Bild von Kurt MotlikNACHKRIEGSZEIT

Der Wiederaufbau

Die folgenden Darstellungen beziehen sich vorerst hauptsächlich auf den 21. Wiener Gemeindebezirk (Floridsdorf), wobei aber davon ausgegangen werden kann, dass in den übrigen Stadtteilen ähnliche Bestrebungen stattgefunden hatten.

Der Wiederaufbau in Floridsdorf begann bereits zu einer Zeit, als am Rande des Bezirks noch schwere Kämpfe im Gang waren. Zuerst wurden die Wohnungen und Geschäftslokale vom Schutt der Kampfhandlungen gesäubert, beschädigte Dächer notdürftig geflickt, gebrochene Glasscheiben durch Bretter ersetzt u.v.m. Dazu muss man bemerken, dass dies nur auf primitivste Weise erfolgen konnte, da es nichts zu kaufen gab.

Um den öffentlichen Raum wieder zu beleben, wurde bereits am 17.04.1945 in Floridsdorf von der sowjetischen Besatzungsmacht ein Bürgermeister eingesetzt und eine Bezirksverwaltung gebildet. Sie hatte die äußerst schwierige Aufgabe, für eine, wenn auch sehr dürftige Verteilung von Lebensmittel zu sorgen, sowie die Infrastruktur wenigstens provisorisch wieder aufzubauen.

Schon am 21.04.1945 wurde von sowjetischen Pionieren über die Trümmer der in der Donau liegenden Floridsdorfer-Brücke (damals Malinovski-Brücke) ein Holzsteg gebaut, der zwischen 5.30 Uhr – 7.30 Uhr nur von Berufstätigen benutzt werden durfte. Dieser Steg war etwa 1,50 Meter breit und besaß als Geländer nur eine Holzlatte. Besonders gefährlich war die Benützung des Stegs bei Regen, Schnee oder Glatteis.

Ende April 1945 erschien die erste österreichische Tageszeitung mit dem Namen „Neues Österreich“, die von der sowjetischen Besatzungsmcht herausgegeben und daher streng zensiert wurde.

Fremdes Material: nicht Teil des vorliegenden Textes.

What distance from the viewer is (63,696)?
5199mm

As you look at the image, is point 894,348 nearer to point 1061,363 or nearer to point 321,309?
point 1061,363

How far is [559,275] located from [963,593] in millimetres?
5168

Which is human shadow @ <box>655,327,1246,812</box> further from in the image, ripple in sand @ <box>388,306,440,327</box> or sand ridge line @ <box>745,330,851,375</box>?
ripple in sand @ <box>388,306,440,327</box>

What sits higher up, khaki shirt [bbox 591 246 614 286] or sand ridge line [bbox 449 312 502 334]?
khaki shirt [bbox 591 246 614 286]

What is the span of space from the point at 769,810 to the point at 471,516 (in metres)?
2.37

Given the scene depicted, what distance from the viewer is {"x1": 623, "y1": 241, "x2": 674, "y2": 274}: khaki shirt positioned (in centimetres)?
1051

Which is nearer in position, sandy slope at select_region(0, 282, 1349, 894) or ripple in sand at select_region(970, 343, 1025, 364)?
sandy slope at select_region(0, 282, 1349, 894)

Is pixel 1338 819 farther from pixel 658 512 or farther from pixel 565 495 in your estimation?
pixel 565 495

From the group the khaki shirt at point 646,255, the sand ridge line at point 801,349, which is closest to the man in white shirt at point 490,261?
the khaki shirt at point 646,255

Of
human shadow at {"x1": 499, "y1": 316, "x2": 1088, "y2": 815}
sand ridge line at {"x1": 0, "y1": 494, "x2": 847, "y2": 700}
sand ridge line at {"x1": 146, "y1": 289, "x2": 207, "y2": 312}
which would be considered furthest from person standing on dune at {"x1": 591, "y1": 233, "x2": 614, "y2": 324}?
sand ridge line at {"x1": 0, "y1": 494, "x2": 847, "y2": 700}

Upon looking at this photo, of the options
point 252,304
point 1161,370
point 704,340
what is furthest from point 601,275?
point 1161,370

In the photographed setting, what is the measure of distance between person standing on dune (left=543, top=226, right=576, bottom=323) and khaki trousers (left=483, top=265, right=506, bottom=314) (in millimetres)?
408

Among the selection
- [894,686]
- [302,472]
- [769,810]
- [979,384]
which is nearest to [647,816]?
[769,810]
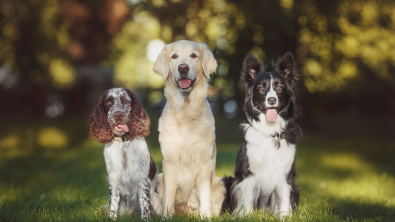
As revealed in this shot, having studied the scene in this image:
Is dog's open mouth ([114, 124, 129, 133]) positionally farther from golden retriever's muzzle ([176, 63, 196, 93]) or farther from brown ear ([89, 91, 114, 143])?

Das in Floridsdorf befindliche Gaswerk Leopoldau nahm ebenfalls Ende April 1945 einen sehr beschränkten Betrieb der Gasversorgung auf, konnte aber die Haushalte nur von 10.00 Uhr – 12.00 Uhr und von 16.00 Uhr – 18.00 Uhr mit sehr geringem Gasdruck beliefern.

Anfang Mai 1945 nahm der sowjetisch kontrollierte Rundfunksender am Wiener Bisamberg (ehemals Radio Wien) seinen Betrieb auf, konnte aber nur in jenen Haushalten empfangen werden, die bereits über eine provisorische Stromversorgung verfügten.

Auch das Krankenhaus Floridsdorf wurde im Mai 1945 mit sehr eingeschränktem Betrieb wieder eröffnet. Das Gebäude war bis zum Jahre 1942 eine Schule, anschließend ein Lazarett für deutsche Soldaten, wurde aber gegen Kriegsende durch Bomben schwer beschädigt. Nach der neuerlichen Betriebsaufnahme war dies das einzige Wiener Krankenhaus am linken Donauufer.

Da die Bevölkerung noch immer unter einer sehr großen Lebensmittelnot litt, wurden von der Stadtverwaltung brachliegende Grünflächen zum Anbau von Kartoffeln und Gemüse freigegeben (Grabeland).

Der Unterricht an den Schulen wurde im Juni 1945 notdürftig wieder aufgenommen. Das Semester endete aber schon im August, sodass es nur sehr kurze Sommerferien gab. Vorerst mussten die Kriegsschäden beseitigt werden, ehe man mit den zusammengetragenen Schreib- und Lernmittel den Unterricht wieder beginnen konnte.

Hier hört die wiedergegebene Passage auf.